-------- Dataset extract
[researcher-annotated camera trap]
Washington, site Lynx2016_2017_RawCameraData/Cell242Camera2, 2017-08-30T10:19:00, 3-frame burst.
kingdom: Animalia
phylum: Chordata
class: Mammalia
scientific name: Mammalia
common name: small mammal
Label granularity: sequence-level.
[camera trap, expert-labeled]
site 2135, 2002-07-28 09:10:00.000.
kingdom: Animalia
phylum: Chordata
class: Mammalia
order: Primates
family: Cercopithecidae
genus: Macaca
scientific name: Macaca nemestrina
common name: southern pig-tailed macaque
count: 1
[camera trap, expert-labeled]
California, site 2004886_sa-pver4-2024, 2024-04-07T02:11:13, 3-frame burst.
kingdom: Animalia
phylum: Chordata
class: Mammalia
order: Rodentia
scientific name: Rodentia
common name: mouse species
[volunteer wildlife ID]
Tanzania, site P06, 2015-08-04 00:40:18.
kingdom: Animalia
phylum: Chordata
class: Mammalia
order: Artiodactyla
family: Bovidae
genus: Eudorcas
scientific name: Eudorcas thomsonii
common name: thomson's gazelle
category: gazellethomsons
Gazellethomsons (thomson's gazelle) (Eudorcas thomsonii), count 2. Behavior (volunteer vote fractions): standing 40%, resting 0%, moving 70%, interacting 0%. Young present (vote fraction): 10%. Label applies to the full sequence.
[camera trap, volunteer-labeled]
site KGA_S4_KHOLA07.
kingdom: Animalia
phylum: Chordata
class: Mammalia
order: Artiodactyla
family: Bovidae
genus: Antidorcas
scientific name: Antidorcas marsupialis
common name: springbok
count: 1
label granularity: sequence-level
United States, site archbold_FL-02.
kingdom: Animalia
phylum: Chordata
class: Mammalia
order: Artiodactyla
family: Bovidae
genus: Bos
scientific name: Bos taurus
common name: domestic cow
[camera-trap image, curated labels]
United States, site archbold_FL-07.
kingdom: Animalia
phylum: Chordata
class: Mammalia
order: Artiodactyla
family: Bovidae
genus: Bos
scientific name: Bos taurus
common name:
----------------
• [What the task requires] Nothing in the data above should change. Please copy it all.

• [Problem solution]
[researcher-annotated camera trap]
Washington, site Lynx2016_2017_RawCameraData/Cell242Camera2, 2017-08-30T10:19:00, 3-frame burst.
kingdom: Animalia
phylum: Chordata
class: Mammalia
scientific name: Mammalia
common name: small mammal
Label granularity: sequence-level.
[camera trap, expert-labeled]
site 2135, 2002-07-28 09:10:00.000.
kingdom: Animalia
phylum: Chordata
class: Mammalia
order: Primates
family: Cercopithecidae
genus: Macaca
scientific name: Macaca nemestrina
common name: southern pig-tailed macaque
count: 1
[camera trap, expert-labeled]
California, site 2004886_sa-pver4-2024, 2024-04-07T02:11:13, 3-frame burst.
kingdom: Animalia
phylum: Chordata
class: Mammalia
order: Rodentia
scientific name: Rodentia
common name: mouse species
[volunteer wildlife ID]
Tanzania, site P06, 2015-08-04 00:40:18.
kingdom: Animalia
phylum: Chordata
class: Mammalia
order: Artiodactyla
family: Bovidae
genus: Eudorcas
scientific name: Eudorcas thomsonii
common name: thomson's gazelle
category: gazellethomsons
Gazellethomsons (thomson's gazelle) (Eudorcas thomsonii), count 2. Behavior (volunteer vote fractions): standing 40%, resting 0%, moving 70%, interacting 0%. Young present (vote fraction): 10%. Label applies to the full sequence.
[camera trap, volunteer-labeled]
site KGA_S4_KHOLA07.
kingdom: Animalia
phylum: Chordata
class: Mammalia
order: Artiodactyla
family: Bovidae
genus: Antidorcas
scientific name: Antidorcas marsupialis
common name: springbok
count: 1
label granularity: sequence-level
United States, site archbold_FL-02.
kingdom: Animalia
phylum: Chordata
class: Mammalia
order: Artiodactyla
family: Bovidae
genus: Bos
scientific name: Bos taurus
common name: domestic cow
[camera-trap image, curated labels]
United States, site archbold_FL-07.
kingdom: Animalia
phylum: Chordata
class: Mammalia
order: Artiodactyla
family: Bovidae
genus: Bos
scientific name: Bos taurus
common name:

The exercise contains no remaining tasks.